• [Description of the task]: For the entries below, return the line holding "BOSCH Broodrooster ComfortLine (TAT6A113)" together with all lines after it, unchanged, and leave every picture out.

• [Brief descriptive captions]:
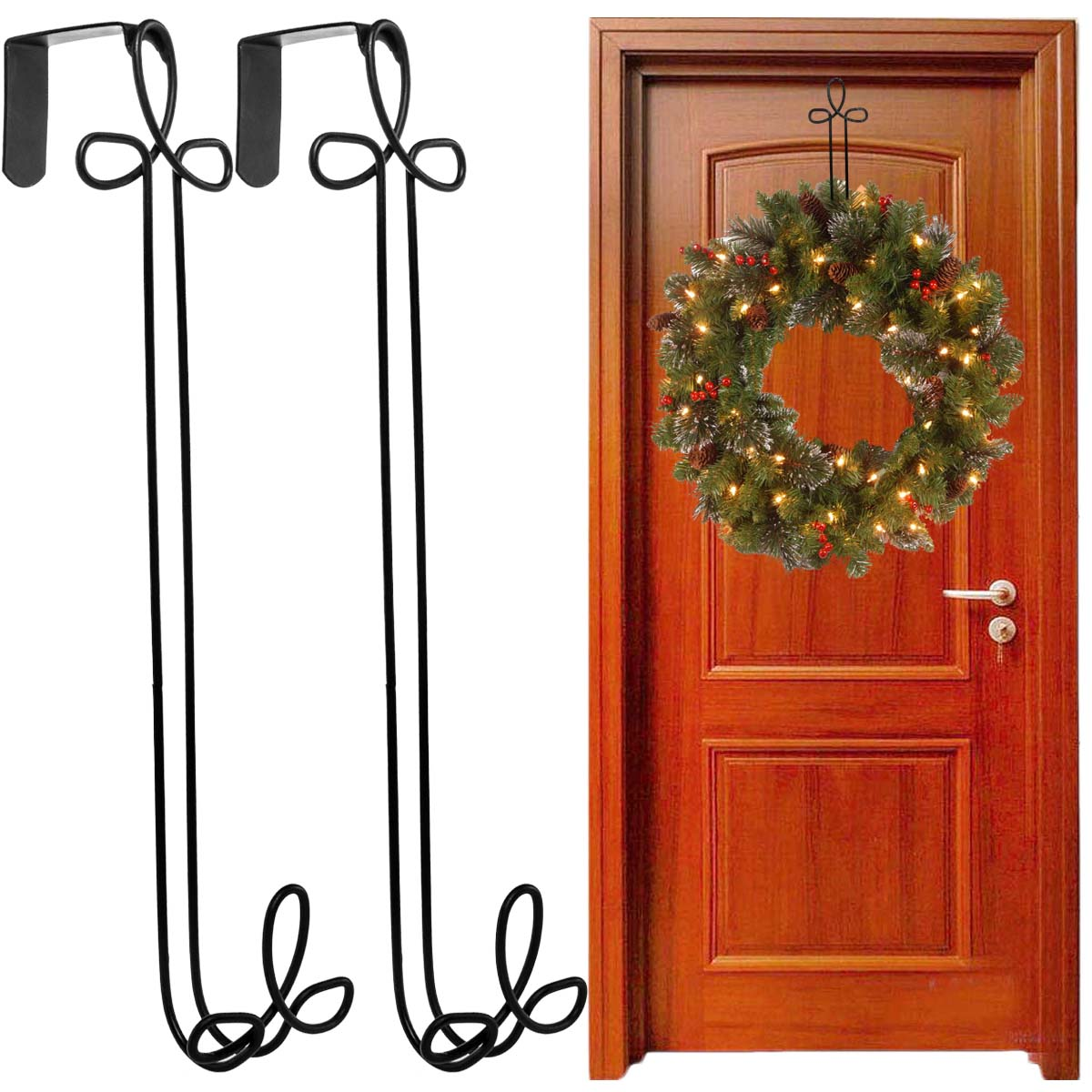 Panacea (2 Pack) Over The Door Holiday Wreath Hangers Black Metal Décor For Outdoor Decorations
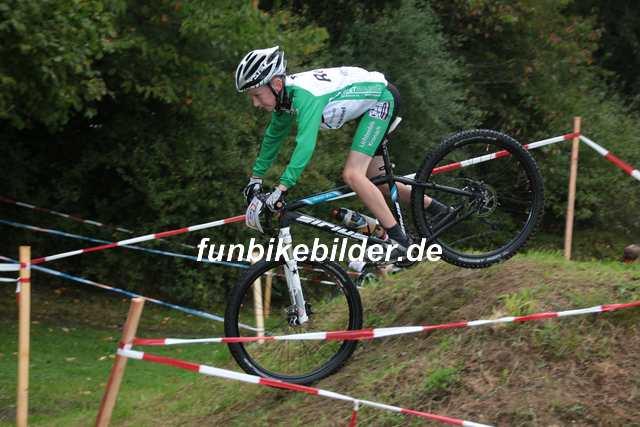MTB-Alpina Cup Stammbach 2014_0094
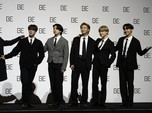 Mantap! Brand Value BTS Tertinggi, Kalahkan Blackpink Cs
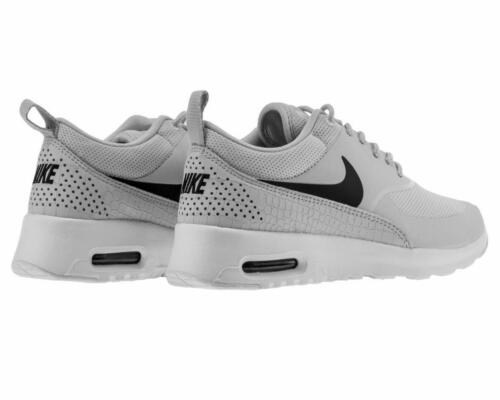 Nike hardloopschoenen Air Thea Max platina Pure 022 599409 UwU8rRq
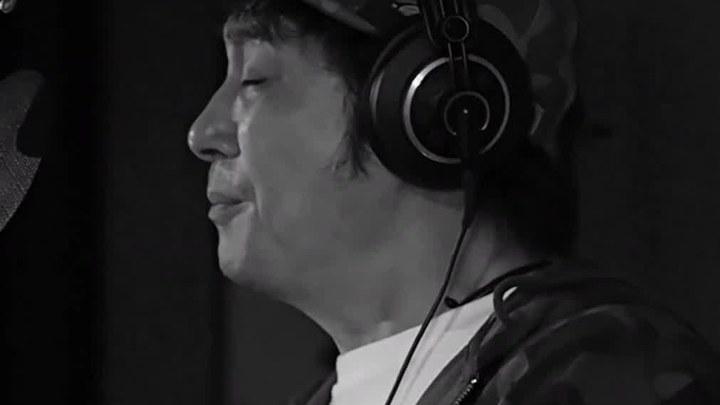 转型团伙 MV3:概念曲《友情岁月》 (中文字幕)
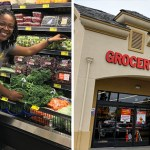 Black-Owned Grocery Store in Compton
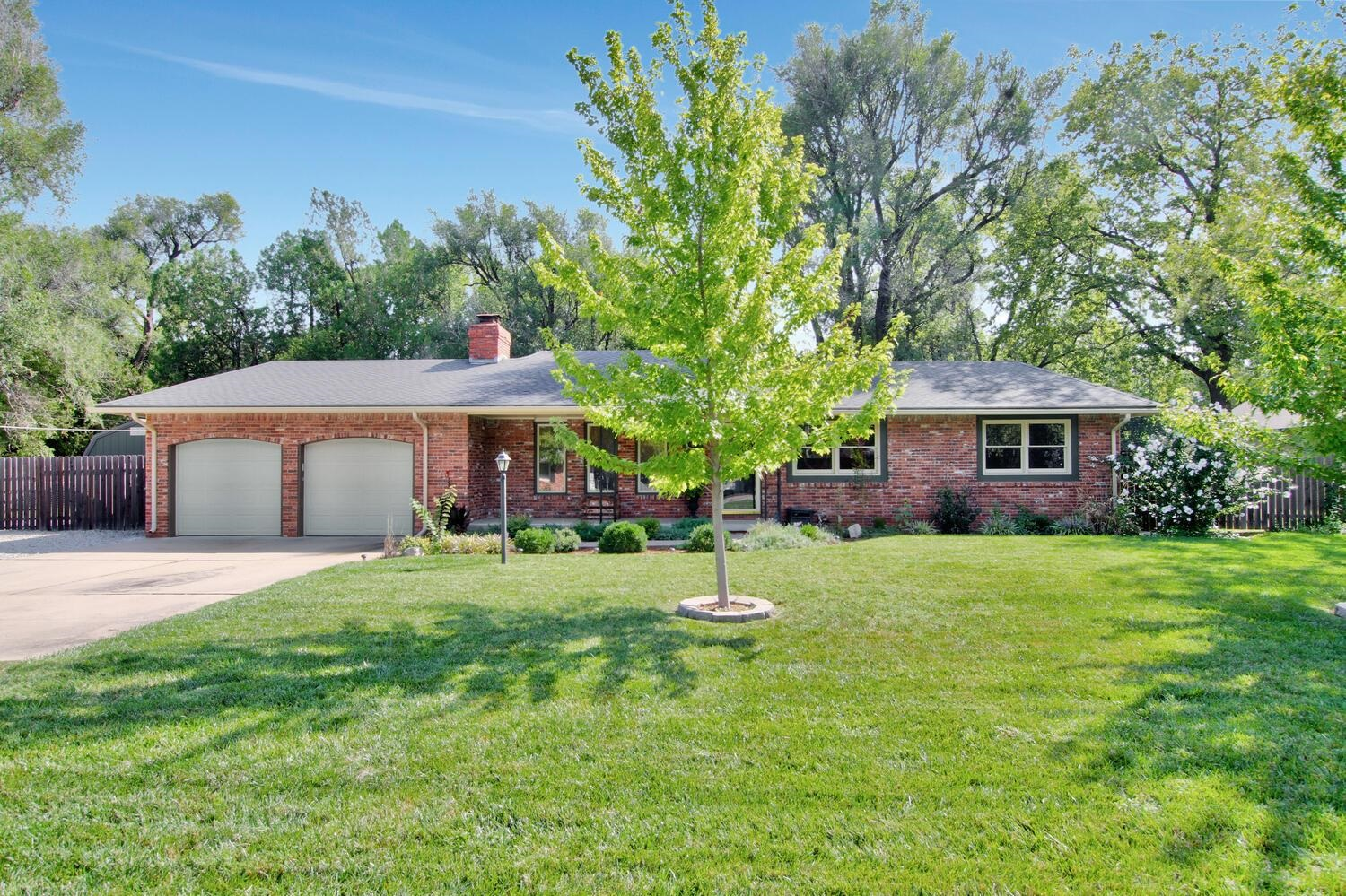 Super nice ranch home on a large lot, lots of updates and home includes all appliances.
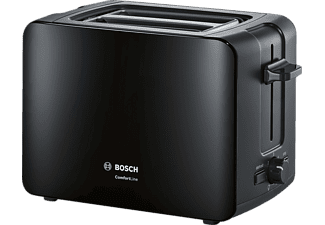 BOSCH Broodrooster ComfortLine (TAT6A113)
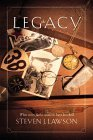 Legacy Ten Core Values Every Father Must Leave His Child 1998 9781576733295 Front Cover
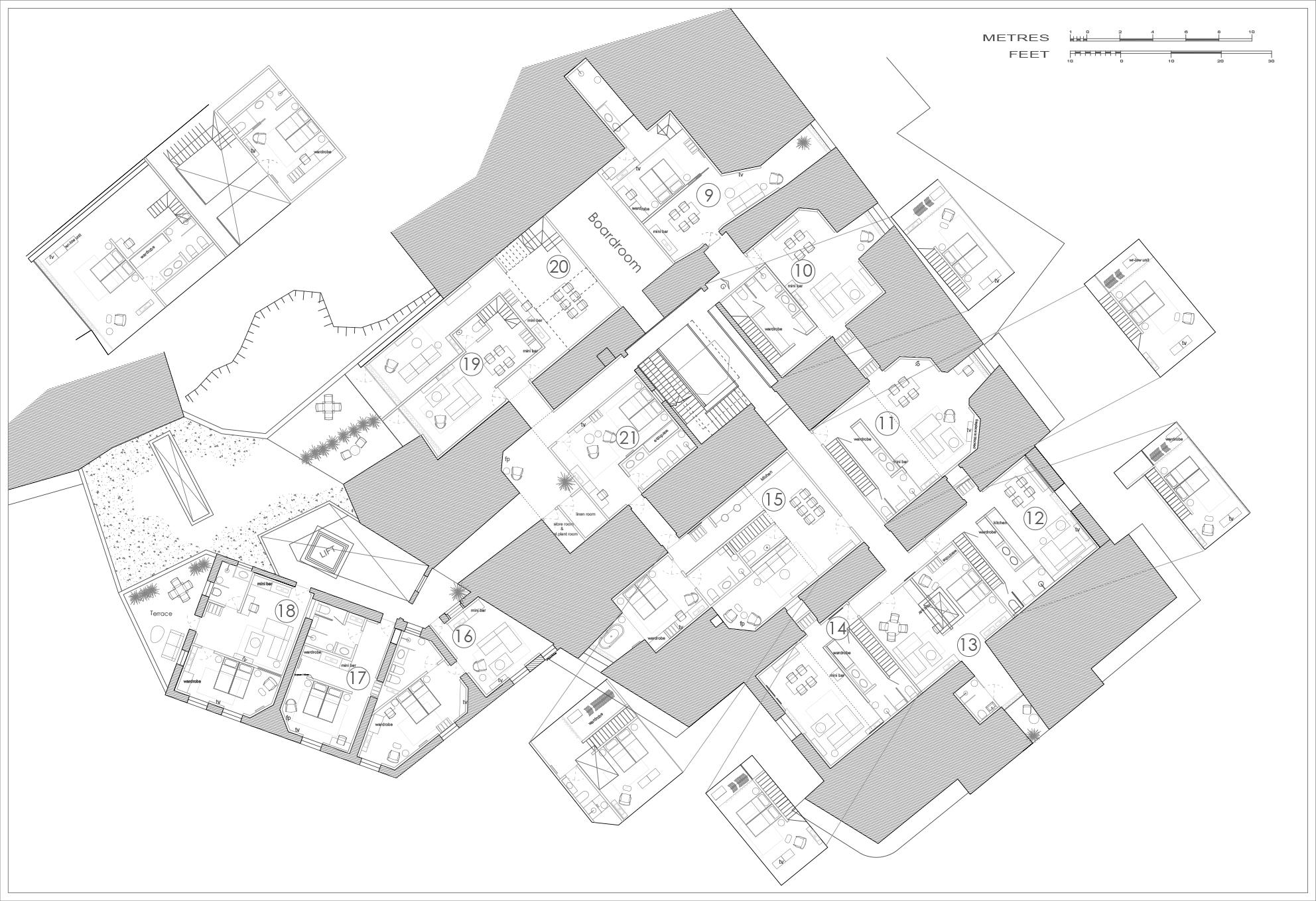 mac floor plan edited 2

• [Exercise answer]:
 BOSCH Broodrooster ComfortLine (TAT6A113)
 Legacy Ten Core Values Every Father Must Leave His Child 1998 9781576733295 Front Cover
 mac floor plan edited 2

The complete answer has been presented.